I fatti che hanno dato luogo al giudizio della Corte

La Corte di Cassazione si è trovata davanti al ricorso di un privato creditore di una Srl. In primo grado, infatti, accogliendo le ragioni del creditore il Tribunale di Sassari aveva emesso decreto ingiuntivo nei confronti della Srl. La Corte d'Appello di Cagliari, invece, riformava la sentenza di primo grado. La Corte d'Appello ha motivato la sua decisione sostenendo che non era esercitabile il potere previsto dall'articolo 421 c.p.c. Tale norma disciplina i poteri istruttori del giudice che può assegnare un termine diverso per sanare eventuali irregolarità degli atti o dei documenti prodotti durante il dibattimento. Ma trattandosi di rito giuslavoristico tale potere non poteva esercitarsi.
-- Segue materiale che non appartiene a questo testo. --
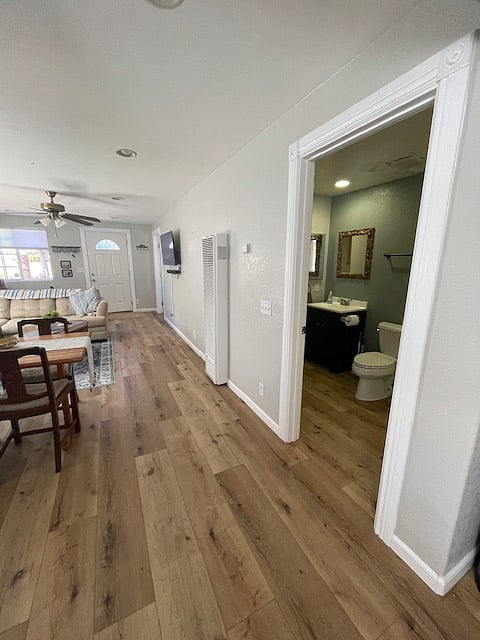 View of wall with wide screen and 2 bath on right.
Di conseguenza, la Corte d'Appello ha rigettato il ricorso sulla base che sarebbe intervenuta la decadenza in quanto la documentazione necessaria non sarebbe stata prodotta nel giudizio di opposizione al decreto ingiuntivo nei termini di rito. Il privato creditore della Srl ha quindi presentato ricorso per Cassazione.
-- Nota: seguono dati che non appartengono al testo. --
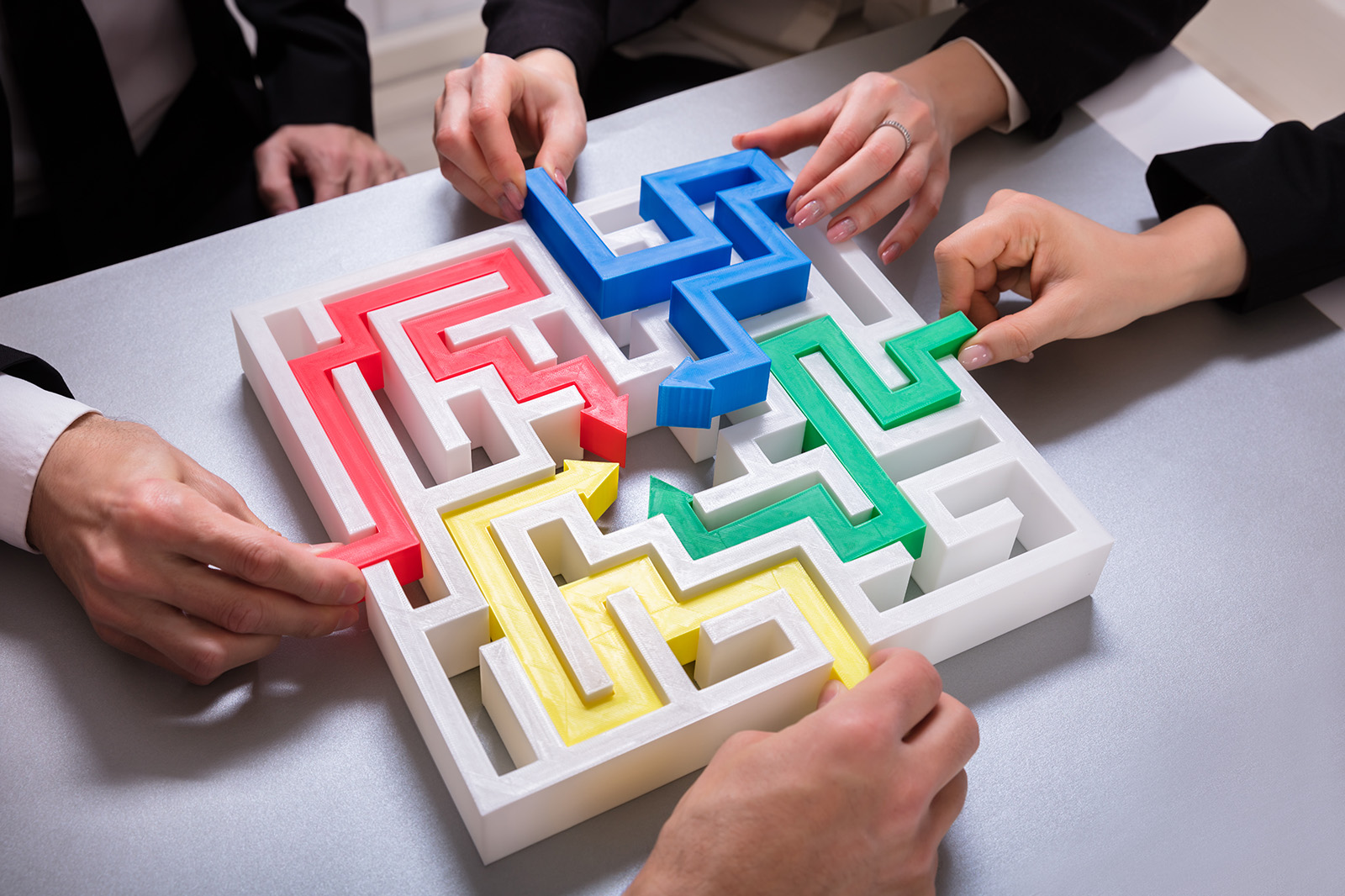 four people each solving a maze in their own way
I motivi della decisione della Corte di Cassazione

La Suprema Corte ha considerato fondato il ricorso presentatole confermando un orientamento giurisprudenziale di legittimità consolidato da tempo. Il Supremo Collegio, infatti, ha fatto innanzitutto riferimento al fatto che, in tema di opposizione a decreto ingiuntivo vi è mancanza di autonomia tra il procedimento che si apre con il deposito del ricorso monitorio e il procedimento di opposizione a decreto ingiuntivo disciplinato dall'articolo 645 c.p.c.

Di conseguenza, non ci si trova di fronte a due procedimenti differenti, ma a due fasi distinte del medesimo giudizio. Per essere precisi, i documenti allegati al ricorso monitorio e depositati nella cancelleria del Tribunale adito fino alla scadenza del termine stabilito nel decreto d'ingiunzione, come previsto dall'articolo 638, comma 3, c.p.c, e a disposizione della controparte, non possono essere considerati "nuovi".
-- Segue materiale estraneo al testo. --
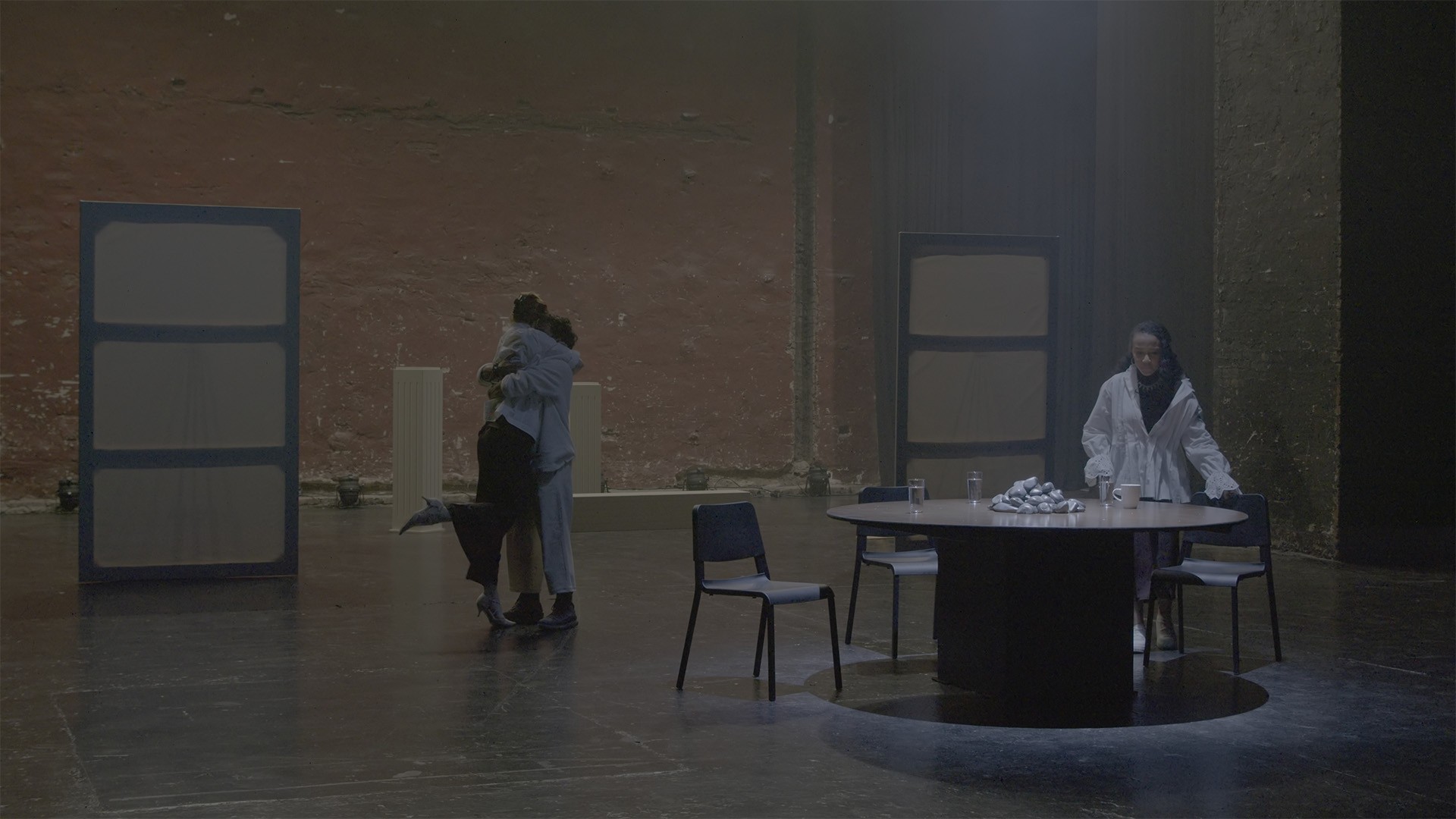 Video documentation still: two performers embrace while a third stands at a round table on a hazy stage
Perciò, secondo il ragionamento della Corte, nel caso siano depositati nel giudizio di appello devono essere ritenuti ammissibili. Infatti, per il Giudice di legittimità la produzione di tali documenti non soggiace alla preclusione indicata dall'articolo 345, comma 3, c.p.c. cioè la non ammissibilità di nuovi mezzi di prova a meno che la parte dimostri di non avere avuto la possibilità di produrli nel giudizio di primo grado.

Di conseguenza, tali documenti devono essere nuovi in relazione all'intero processo e non solo ad una sua parte o fase. Per giustificare questa interpretazione la Cassazione fa riferimento ai principi costituzionali del giusto processo e della sua ragionevole durata. Tali principi implicano che le prove acquisite al processo devono ritenersi acquisite in via definitiva. E tale orientamento vale anche per i documenti che una volta acquisiti al processo devono rimanere disponibili alla cognizione del giudice. Tale principio di "non dispersione della prova" vale tanto più nel procedimento per decreto ingiuntivo dove i documenti prodotti devono rimanere nella cognizione del giudice anche nella eventuale fase di opposizione. Per tali motivi il ricorso del creditore è stato accolto e la sentenza della Corte d'Appello cassata.